A while a go Defiance, Ohio played a show with Kimya Dawson and Your Heart Breaks at the public library in Olympia. I remarked that it was an awesome show because it felt like it was “for real all ages” because there were the usual 20-something punks but also parents with their kids ranging in age from toddler to elementary school and a few grey-haired elders as well. A big part of that audience diversity seemed to do with being at a space that was public, culturally neutral and, through the very nature of the mission and programming of many libraries, all-ages.
In the past years, I’ve seen more and more folks in the DIY community organizing shows that are geared toward kids, or recording records of music oriented toward kids. This is cool and its great that DIY culture can flex to reflect people’s changing families and lives, but I’m more interested in how shows can be for real all ages and not just create special, designated spaces for people who don’t fit into the most frequent demographics about punk.
These are some questions that my friend asked me when trying to decide if she should bring her 12-year-old daughters to a show. It strikes me that these aren’t just good questions to consider when you’re trying to organize a show that is kid-friendly, but really questions that get at a lot of assumptions we make about comfort at shows in general. Taking these things into account can not only make a show kid-friendly but make them more accessible to a variety of people whose needs might be a little different than those of the folks organizing a show.
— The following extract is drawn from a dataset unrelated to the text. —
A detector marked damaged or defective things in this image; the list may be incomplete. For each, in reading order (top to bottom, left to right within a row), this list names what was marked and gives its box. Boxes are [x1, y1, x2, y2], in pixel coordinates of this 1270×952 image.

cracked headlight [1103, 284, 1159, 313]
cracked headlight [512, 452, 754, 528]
- Is the show no drinking? Will the show be more of a party where there might be lots of people there to just drink or hang out, or are most people there to see the bands?
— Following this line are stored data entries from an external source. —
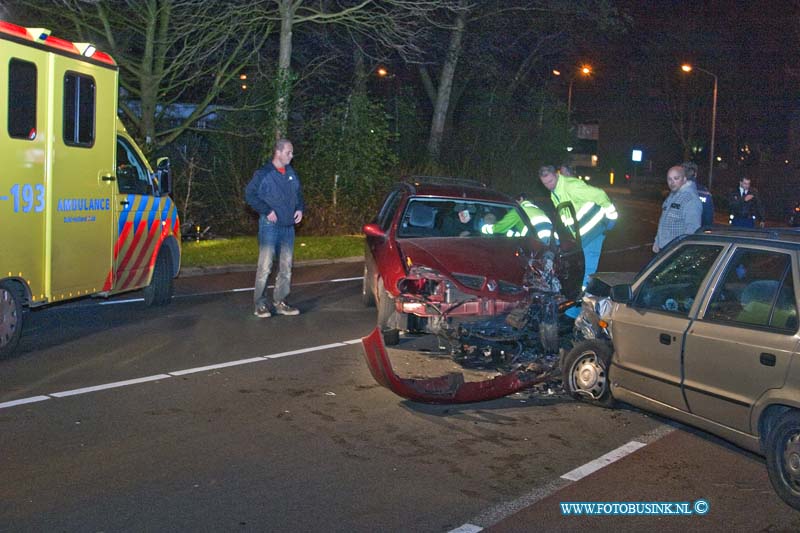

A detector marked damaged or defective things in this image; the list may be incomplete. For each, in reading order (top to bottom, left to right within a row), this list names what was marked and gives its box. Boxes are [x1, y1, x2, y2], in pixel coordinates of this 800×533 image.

damaged red car [360, 175, 580, 344]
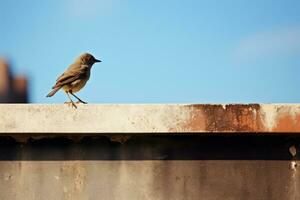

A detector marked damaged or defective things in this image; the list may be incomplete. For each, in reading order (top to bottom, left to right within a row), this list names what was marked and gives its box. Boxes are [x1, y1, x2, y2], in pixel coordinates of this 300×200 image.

rust stain [182, 104, 264, 132]
rust stain [274, 113, 300, 132]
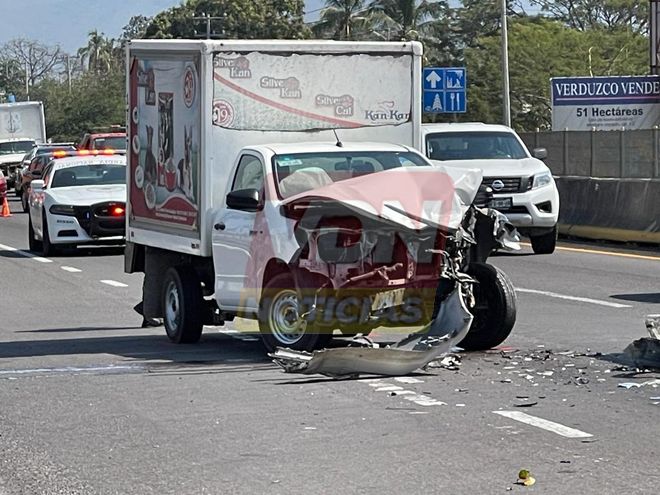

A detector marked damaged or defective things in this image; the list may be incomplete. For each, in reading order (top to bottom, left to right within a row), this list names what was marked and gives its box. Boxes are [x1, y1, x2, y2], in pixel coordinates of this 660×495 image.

severely damaged truck [122, 39, 516, 360]
detached wheel [532, 226, 556, 254]
detached wheel [161, 268, 202, 344]
detached wheel [258, 274, 330, 354]
detached wheel [458, 264, 516, 352]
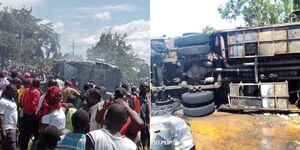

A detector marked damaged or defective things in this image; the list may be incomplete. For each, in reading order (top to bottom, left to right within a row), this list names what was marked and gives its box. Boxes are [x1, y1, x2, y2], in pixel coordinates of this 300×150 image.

overturned truck [52, 59, 121, 94]
damaged vehicle [52, 59, 121, 95]
crashed bus [152, 21, 300, 116]
overturned truck [152, 22, 300, 116]
damaged vehicle [152, 22, 300, 116]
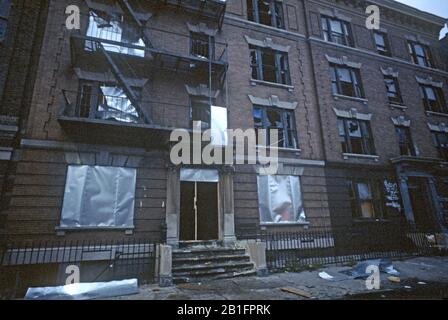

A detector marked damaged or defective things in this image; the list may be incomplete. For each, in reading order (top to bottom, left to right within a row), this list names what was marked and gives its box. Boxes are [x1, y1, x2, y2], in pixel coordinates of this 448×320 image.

broken window [76, 80, 141, 123]
broken window [85, 10, 144, 57]
damaged balcony [58, 87, 191, 148]
damaged balcony [152, 0, 228, 28]
broken window [190, 32, 214, 60]
broken window [247, 0, 286, 29]
broken window [248, 45, 290, 85]
broken window [252, 106, 298, 149]
broken window [322, 15, 354, 46]
broken window [328, 65, 364, 99]
broken window [340, 119, 374, 156]
broken window [410, 41, 434, 68]
broken window [420, 84, 444, 114]
broken window [60, 166, 136, 229]
broken window [258, 175, 306, 225]
broken window [348, 180, 384, 220]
- Does the space allow smoking inside?
- How big is the space? Are people likely to feel crowded?
- Is there space to hang out between bands where it’s not as crowded?
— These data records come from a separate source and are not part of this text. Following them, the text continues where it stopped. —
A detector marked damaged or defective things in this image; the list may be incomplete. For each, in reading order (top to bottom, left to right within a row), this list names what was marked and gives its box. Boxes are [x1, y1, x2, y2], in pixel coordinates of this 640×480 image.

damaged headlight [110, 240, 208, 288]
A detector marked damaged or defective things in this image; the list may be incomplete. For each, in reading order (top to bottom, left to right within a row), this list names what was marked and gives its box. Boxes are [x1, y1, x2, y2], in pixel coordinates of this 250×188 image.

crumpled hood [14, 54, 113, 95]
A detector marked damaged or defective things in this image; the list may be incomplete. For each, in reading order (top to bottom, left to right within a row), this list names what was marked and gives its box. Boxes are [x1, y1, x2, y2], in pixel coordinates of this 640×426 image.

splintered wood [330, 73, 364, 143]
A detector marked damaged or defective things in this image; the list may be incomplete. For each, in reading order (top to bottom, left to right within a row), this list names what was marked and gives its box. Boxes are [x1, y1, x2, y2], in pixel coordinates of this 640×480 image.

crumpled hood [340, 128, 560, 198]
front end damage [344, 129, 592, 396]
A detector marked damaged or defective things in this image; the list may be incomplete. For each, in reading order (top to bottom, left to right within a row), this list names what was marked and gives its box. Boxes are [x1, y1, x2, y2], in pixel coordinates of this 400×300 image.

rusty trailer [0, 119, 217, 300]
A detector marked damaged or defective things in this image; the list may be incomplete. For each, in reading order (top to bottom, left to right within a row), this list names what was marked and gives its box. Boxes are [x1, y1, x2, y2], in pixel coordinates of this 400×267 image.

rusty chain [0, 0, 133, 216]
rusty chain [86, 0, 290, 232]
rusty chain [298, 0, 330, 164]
I know it’s not possible to do a great job with all of these things for every show. It’s also possible that you could work really hard to organize a show that does a good job of these things and no one seems to notice or care, or it creates an environment that’s more sterile or awkward. However, I think it’s important to keep these things in mind and try to make them priorities when it feels organic and to push to create spaces for shows where these things are organic.